Subject: File No. S7-24-15
From: MARIUS MISIUNAS

March 25, 2020

I am deeply troubled by the proposed regulations regarding the purchase and trading of leveraged and inverse funds.

The SEC appears to believe that these securities are designed for large, professional investors with easy access to capital... and that these securities are too volatile and risky for the "average" investor. This is, most certainly, NOT the case.

Many smaller investors (I am one of them) buy and sell these securities in the course of managing their investment portfolios. Sometimes we actively trade them. At other times, we use them to hedge our holdings and manage the risks involved. These tools are especially important during the extreme volatility the stock market is experiencing right now.
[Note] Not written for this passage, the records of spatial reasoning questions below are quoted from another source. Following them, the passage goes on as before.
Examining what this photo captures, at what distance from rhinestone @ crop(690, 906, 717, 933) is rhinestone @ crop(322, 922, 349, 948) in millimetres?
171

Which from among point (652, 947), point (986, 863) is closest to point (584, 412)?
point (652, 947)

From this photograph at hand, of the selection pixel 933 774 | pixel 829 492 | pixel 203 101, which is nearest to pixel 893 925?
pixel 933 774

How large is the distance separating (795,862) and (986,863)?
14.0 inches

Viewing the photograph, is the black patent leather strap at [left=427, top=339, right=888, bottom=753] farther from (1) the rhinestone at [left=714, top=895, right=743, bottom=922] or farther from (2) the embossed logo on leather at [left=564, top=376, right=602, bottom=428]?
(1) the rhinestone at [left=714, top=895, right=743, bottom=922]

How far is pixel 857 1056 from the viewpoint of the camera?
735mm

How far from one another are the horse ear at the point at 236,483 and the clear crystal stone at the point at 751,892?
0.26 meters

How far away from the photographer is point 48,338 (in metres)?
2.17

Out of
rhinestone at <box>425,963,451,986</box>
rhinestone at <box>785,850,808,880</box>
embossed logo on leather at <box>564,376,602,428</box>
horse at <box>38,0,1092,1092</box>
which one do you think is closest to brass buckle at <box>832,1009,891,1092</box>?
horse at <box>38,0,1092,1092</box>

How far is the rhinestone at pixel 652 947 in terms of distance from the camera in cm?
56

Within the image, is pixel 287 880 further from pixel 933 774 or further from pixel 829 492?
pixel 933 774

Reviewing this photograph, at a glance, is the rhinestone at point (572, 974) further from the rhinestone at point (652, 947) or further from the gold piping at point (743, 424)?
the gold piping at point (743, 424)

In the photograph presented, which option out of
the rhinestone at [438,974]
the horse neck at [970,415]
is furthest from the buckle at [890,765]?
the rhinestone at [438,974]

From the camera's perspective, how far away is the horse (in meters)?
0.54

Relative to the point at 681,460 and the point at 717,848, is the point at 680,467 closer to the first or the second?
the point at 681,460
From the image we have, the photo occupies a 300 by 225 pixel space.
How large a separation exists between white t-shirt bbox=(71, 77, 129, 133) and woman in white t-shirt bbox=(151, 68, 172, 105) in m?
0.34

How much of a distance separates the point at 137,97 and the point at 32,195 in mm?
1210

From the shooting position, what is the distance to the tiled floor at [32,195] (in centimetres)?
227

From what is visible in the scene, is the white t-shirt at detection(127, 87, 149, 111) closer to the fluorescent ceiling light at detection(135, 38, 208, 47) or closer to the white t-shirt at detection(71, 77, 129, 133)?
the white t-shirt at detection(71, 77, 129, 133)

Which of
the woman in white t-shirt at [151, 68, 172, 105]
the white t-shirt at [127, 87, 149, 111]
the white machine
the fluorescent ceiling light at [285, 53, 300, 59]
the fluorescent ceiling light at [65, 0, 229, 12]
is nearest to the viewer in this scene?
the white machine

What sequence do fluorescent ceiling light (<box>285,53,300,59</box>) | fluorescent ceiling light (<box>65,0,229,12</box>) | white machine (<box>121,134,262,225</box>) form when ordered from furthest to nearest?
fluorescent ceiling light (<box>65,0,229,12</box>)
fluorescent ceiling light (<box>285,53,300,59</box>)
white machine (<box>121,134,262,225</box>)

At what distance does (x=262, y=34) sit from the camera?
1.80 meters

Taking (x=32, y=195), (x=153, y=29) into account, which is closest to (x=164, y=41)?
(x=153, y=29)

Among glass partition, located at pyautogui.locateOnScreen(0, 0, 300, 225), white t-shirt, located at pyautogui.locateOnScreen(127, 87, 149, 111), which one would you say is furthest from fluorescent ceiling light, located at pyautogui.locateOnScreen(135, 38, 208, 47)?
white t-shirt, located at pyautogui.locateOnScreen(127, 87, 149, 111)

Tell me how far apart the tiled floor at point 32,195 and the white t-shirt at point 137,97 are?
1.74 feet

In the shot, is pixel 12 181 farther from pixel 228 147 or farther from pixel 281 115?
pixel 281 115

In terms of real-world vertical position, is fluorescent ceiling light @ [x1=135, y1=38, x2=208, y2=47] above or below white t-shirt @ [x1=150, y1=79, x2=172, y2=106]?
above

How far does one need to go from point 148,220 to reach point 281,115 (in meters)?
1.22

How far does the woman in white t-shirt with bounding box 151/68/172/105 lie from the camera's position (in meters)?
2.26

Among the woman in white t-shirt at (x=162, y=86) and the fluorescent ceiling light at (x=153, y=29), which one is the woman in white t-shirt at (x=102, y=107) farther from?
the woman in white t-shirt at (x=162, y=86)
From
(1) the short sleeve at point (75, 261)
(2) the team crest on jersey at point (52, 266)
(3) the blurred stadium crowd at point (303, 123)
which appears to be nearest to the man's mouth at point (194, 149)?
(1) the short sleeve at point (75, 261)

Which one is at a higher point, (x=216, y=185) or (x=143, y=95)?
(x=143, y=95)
When these securities became widely available in recent years, they made it easier and more convenient for smaller investors to use shorting, hedging, and leveraged trading techniques that were once the exclusive playing field of wealthy investors and Wall Street operators. These instruments have leveled that playing field, and the investing public has benefited in the process.

Most investors who work with these securities are very much aware of the volatility and potential risks. I happen to hold an MBA in Finance, but it does not take that level of education to understand what is involved. It just takes a reasonable amount of prudence and common sense, and the majority of smaller investors have that understanding.

It seems the SEC feels it needs to baby-sit individuals and insure that we know what we're doing, have enough experience and available funds, etc. I assure you, we know what is going on. There are already effective regulations in place to protect the public from unscrupulous operators. We don't need additional regulation to protect us from ourselves. It is presumptuous -- and rather insulting -- that the SEC evidently feels otherwise.

Unfortunately, there will always be some people who will use poor judgement, make bad decisions involving investments they don't understand, or fall prey to fraudsters. This has always been the case. There have been countless penny-stock scams and other investment frauds over the years. The proposed rule will not curb any of this.

And I would like to point out that it is entirely possible for an uninformed or careless investor to suffer terrible losses on straightforward, conventional securities-- the "plain vanilla" stocks that are familiar to everyone. No leverage or inverse price action is necessary. The proposed rule will not prevent this, either.

I strongly recommend that the SEC seriously reconsider SEC Proposed Rule #S7-24-15, and permanently discard the idea of implementing it.

Thank you for your time and attention. I wanted to offer my comments while I still had a chance to do so at this late date.